ACTIVITY => Word for word, copy the entire listing below, but do not carry over any pictures.

DATA BELOW =>
★ ★ ★ ★ ★ ★ ★
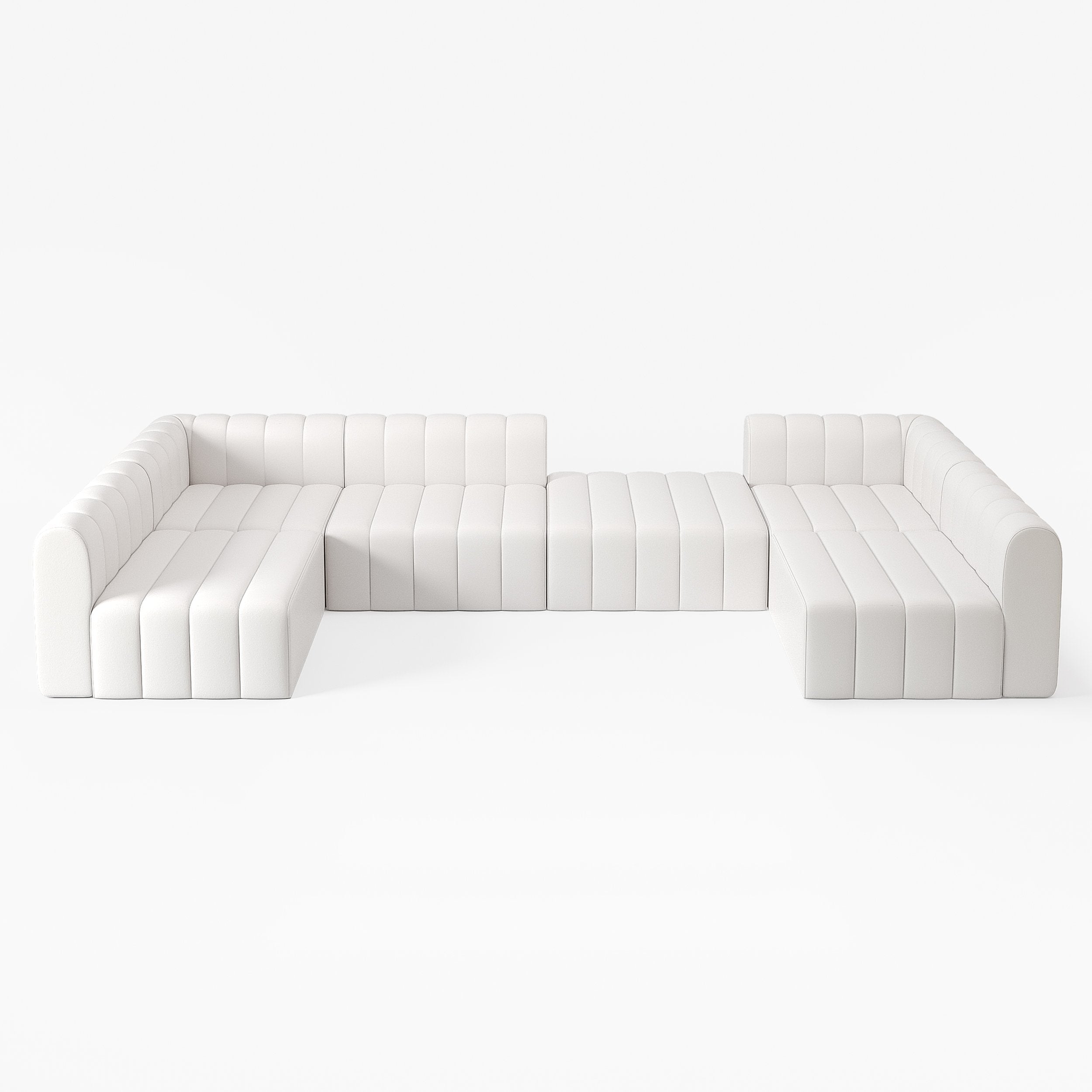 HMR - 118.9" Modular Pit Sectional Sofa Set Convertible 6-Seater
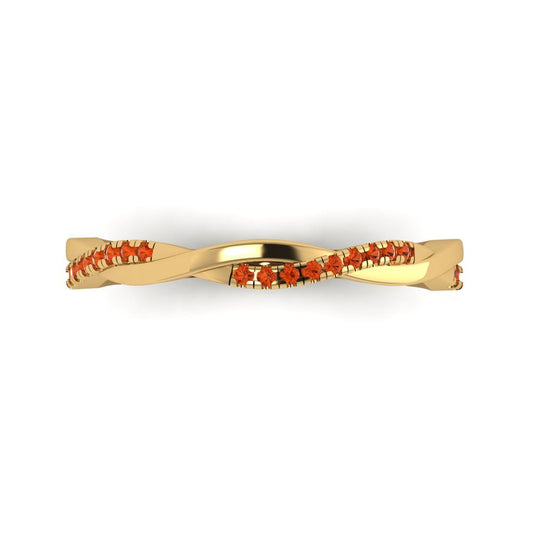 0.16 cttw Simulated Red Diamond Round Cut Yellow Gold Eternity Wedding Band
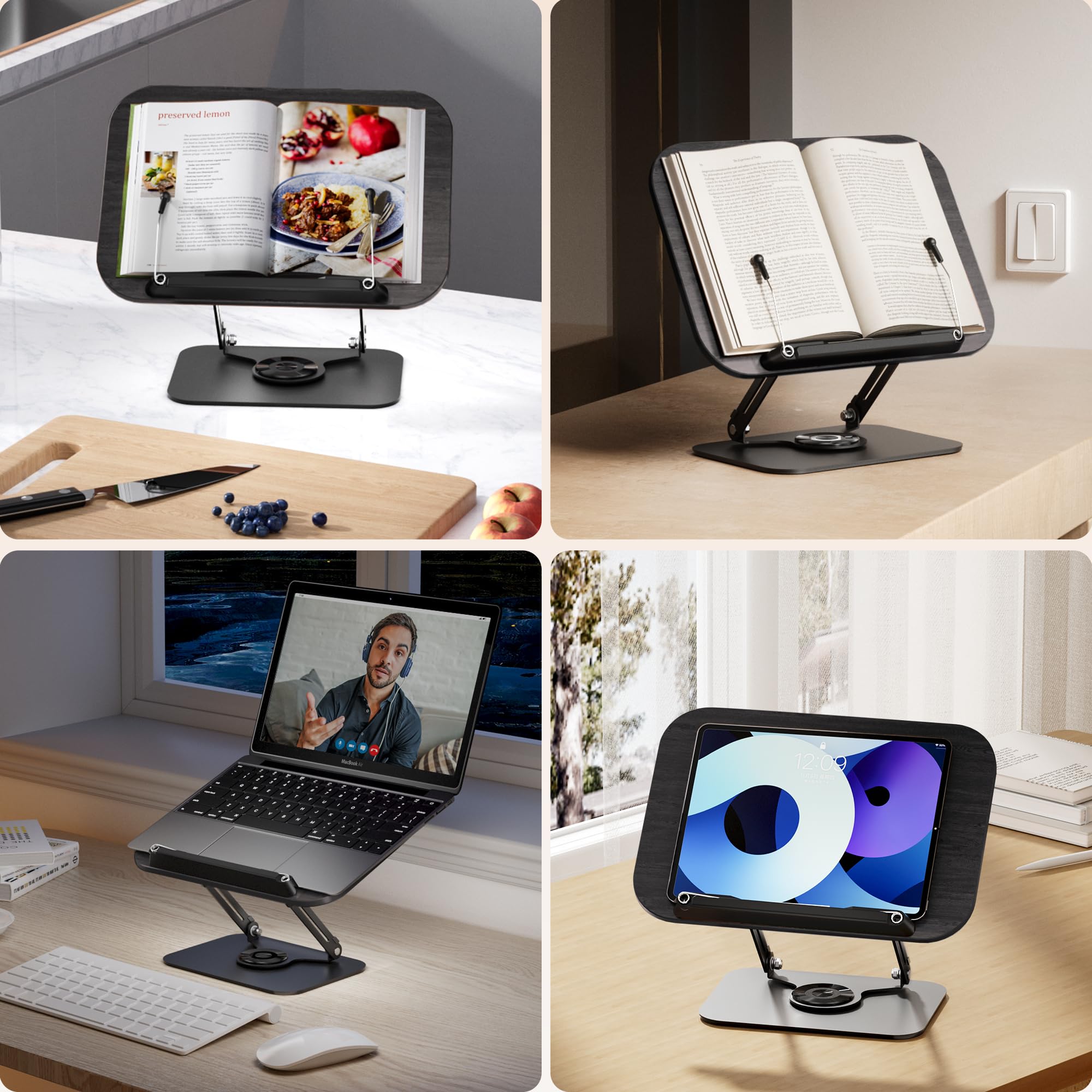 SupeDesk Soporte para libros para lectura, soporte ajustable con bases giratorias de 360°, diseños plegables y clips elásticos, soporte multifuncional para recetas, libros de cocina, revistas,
★ ★ ★ ★ ★ ★ ★
SOLUTION =>
 HMR - 118.9" Modular Pit Sectional Sofa Set Convertible 6-Seater
 0.16 cttw Simulated Red Diamond Round Cut Yellow Gold Eternity Wedding Band
 SupeDesk Soporte para libros para lectura, soporte ajustable con bases giratorias de 360°, diseños plegables y clips elásticos, soporte multifuncional para recetas, libros de cocina, revistas,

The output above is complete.